I was with this girl for five years ,Her and i were in the deepest form of love i have ever encountered in my life.we lived together a bunch of times and apart aswell.After the fourth year we decided to have a son,And draven was to be his name.She woke me up one morning at 420 am with a bowl packed and looked me in my eyes and said "baby we need to talk here smoke this,As she handed me this bowl she starts to talk about our plan to have a child and how drasticly it would change our lives.I agree and take a hit of the decently backed bowl.She says here and hands me this pregency test my the the parts she peed on..(asshole lol).I take a hit of the bowl again and relize that its time for me to move out of my childish ways and usher in a more adult me..After i find out were going to be parents that morning instead of going back to sleep i get online and start job hunting.(although i didnt have kids before them ik it was expensive as fuck ).so after a few week i found work at walmart on third shift and mcdonalds full time in the am plus sonics drive-in part time,not to mention i was selling pot at all three jobs ..(fuck i wanted every penny the world had to offer my future offspring)
After a few months of working two full time jobs a part time job and selling weed i had just short of ten grand saved in the bank(most money ive ever had to date).Now by this time she was four to five month along and was off work at home just incubating. We talked to her parents about moving in with them for a few months after my sons birth so they could help us and i could still work.They agree that its a smart idea and we move in.In a few short day after moving in to her parent house we recive a phone call from our DR. saying that we need to go to womens and babies hospital cuz something on the ultrasound came back ..."just not right" as they put it..so we go to womens and babies and they tell us that we need to go to hershey medical center to have an emergency c section .now from hear on out you can peace the rest of the story together..but for those of you who cant.they did the operation and took him to the nicu.After about 5 minutes which seemed like days the DR comes in and tells us that were not out of the woods yet and that our son had some..."defects" but never really explained.as the DR left our room i followed him into the hall to ask him adult to adult man to man.....Dad to dad what he seen really happening.(Cuz you know drs like to sugar coat shit)..He looked me right in my eyes and said..Chad...ill be shocked if he survives the next few hour (which brought me to this quote ..
"Rather than love, than money, than fame, give me truth."Henry David Thoreau
I ask the dr befor he walks away if i can see my son and he said he will see what he can do..after about ten to fifteen minutes i walk up to the nicu to make them let me see my son and they try to refuse..after a bit they open the doors and let me into see him..AND it was that second when i laid eyes upon my own flesh and blood and seen him lying their on that rocking table (it rocks to open the air ways so a child born to small can breath..in short) that i relized my life will never be the same again..you cant understand the feeling of hearing that you need to call off the effort to keep you son alive and that they will bring him down to you and the mother so he can pass in your arms.....As we sat their holding him crying..This feeling set in and overcame me that this world..this planet fuck even this universe is to fucking small.And ever since ive been studying and reserching this great thing we call travel in hope to arm myself with enough to over come a constant and uncontroled and ever changeing excursion to who the fuck knows where...
Now i creep up on the third year and now his mother and i dont speak at all and im comfortable with my knowladge that im ready to stop fighting it and go...


----------



## Tude (Apr 30, 2015)

{{HUGS}} I'm sorry. I'm glad you were able to hold him. Not letting you see him would have been a tragedy. {{HUGS}}


----------



## squatterchad (Apr 30, 2015)

i would have fucked that hospital up should they not have let me see him lol


----------



## Mikael Runefoot (Apr 30, 2015)

That is some hard stuff to deal with. You ever need anything I am here for ya brother.


----------



## squatterchad (Apr 30, 2015)

Mikael Runefoot said:


> That is some hard stuff to deal with. You ever need anything I am here for ya brother.

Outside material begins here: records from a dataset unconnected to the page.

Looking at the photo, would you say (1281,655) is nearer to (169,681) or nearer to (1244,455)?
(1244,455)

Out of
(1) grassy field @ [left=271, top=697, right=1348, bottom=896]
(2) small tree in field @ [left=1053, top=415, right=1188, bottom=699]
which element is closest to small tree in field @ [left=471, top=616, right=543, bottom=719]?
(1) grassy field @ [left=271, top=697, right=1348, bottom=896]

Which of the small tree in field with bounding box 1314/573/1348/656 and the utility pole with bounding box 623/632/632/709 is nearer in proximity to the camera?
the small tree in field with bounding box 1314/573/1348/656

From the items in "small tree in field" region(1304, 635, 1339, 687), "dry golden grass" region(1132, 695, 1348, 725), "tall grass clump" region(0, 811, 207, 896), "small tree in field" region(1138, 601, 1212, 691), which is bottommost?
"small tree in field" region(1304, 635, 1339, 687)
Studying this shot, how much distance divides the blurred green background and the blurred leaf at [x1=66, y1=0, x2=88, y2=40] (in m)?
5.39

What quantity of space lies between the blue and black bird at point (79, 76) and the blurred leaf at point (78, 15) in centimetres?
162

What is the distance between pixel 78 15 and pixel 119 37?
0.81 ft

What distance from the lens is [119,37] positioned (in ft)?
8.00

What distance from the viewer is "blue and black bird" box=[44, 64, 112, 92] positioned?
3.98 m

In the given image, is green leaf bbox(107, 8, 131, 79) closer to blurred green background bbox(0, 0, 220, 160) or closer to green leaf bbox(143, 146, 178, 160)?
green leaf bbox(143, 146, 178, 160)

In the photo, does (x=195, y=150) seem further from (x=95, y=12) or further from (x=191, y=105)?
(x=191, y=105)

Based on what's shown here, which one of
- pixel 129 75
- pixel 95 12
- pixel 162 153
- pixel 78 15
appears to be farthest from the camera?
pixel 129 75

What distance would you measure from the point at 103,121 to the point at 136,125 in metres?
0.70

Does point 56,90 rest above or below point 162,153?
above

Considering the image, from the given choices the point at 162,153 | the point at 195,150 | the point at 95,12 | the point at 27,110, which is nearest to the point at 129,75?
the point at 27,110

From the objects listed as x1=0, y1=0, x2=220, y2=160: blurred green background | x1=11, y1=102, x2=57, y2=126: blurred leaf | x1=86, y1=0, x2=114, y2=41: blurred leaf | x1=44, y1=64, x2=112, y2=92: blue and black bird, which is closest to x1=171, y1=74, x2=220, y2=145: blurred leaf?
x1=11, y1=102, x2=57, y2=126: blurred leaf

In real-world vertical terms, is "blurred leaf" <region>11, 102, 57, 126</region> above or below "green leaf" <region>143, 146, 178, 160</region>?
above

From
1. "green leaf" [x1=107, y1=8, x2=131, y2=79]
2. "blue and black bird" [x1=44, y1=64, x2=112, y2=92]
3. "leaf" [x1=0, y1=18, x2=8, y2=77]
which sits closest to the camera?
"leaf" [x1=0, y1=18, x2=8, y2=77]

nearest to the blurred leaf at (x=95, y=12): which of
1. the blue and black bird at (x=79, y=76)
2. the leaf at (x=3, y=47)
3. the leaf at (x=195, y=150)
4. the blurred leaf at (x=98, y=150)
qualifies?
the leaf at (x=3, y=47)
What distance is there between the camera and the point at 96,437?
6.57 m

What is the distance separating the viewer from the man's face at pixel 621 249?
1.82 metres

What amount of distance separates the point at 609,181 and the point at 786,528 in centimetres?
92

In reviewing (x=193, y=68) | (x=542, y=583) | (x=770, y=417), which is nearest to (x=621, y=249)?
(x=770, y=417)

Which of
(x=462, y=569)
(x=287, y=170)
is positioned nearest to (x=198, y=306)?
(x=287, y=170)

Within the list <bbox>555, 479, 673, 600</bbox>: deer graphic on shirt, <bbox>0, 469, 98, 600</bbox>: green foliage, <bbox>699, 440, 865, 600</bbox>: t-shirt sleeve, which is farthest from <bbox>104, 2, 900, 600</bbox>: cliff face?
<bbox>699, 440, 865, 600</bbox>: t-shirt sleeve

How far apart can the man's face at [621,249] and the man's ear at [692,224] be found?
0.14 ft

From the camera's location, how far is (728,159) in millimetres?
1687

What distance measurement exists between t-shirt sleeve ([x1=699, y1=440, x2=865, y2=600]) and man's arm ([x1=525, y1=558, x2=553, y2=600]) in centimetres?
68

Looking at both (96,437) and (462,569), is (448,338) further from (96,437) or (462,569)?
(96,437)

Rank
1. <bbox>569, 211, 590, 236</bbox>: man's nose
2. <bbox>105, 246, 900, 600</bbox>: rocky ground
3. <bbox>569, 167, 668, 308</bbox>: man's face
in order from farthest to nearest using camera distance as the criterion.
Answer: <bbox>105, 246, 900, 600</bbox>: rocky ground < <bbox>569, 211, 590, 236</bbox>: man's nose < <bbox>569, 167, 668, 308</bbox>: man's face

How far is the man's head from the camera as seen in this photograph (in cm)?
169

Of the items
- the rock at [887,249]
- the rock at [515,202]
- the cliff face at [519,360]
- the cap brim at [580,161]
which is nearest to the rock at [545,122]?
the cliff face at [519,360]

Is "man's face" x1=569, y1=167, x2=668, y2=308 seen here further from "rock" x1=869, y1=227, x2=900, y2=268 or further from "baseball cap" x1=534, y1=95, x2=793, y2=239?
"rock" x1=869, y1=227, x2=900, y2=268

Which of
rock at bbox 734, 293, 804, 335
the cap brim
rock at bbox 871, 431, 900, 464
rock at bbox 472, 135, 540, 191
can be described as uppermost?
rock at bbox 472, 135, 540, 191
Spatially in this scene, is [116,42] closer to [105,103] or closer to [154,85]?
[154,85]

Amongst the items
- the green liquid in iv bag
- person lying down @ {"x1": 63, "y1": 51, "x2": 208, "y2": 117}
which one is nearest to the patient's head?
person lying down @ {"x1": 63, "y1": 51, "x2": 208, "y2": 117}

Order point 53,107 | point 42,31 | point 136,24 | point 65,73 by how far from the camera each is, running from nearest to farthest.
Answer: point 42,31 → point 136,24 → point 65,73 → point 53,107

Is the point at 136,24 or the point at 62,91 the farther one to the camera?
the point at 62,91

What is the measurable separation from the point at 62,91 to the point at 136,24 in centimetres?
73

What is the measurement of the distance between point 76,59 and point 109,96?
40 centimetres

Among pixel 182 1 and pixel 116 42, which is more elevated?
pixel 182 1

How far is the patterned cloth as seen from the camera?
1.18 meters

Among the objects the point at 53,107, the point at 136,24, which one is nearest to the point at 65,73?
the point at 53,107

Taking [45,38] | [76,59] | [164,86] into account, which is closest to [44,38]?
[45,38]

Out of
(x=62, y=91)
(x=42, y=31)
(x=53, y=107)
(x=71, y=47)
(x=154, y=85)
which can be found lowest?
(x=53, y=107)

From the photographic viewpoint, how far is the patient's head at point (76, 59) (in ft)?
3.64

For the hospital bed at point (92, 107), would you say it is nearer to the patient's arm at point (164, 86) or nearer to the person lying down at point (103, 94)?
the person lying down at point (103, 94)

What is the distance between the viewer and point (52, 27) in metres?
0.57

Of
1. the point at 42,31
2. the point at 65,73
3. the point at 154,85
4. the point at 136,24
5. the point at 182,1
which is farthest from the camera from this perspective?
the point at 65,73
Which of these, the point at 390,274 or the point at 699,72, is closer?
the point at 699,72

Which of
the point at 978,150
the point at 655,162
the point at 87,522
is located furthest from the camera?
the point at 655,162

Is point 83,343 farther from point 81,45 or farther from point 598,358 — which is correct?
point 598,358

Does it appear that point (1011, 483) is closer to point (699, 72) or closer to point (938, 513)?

Thanks man i appericate that alot.Im almost to the four year mark tho so im kinda numb to it.But i am learning that you dirtty fucks can become family real fast lol.its not the reg world .these people give a fuck


----------



## Antelope Bob (May 4, 2015)

My story is almost the same, lost my wife and 2 kids in a crash, when I was 21. the day after my 22nd I walked out of my job and started walking down the highway, never went back. 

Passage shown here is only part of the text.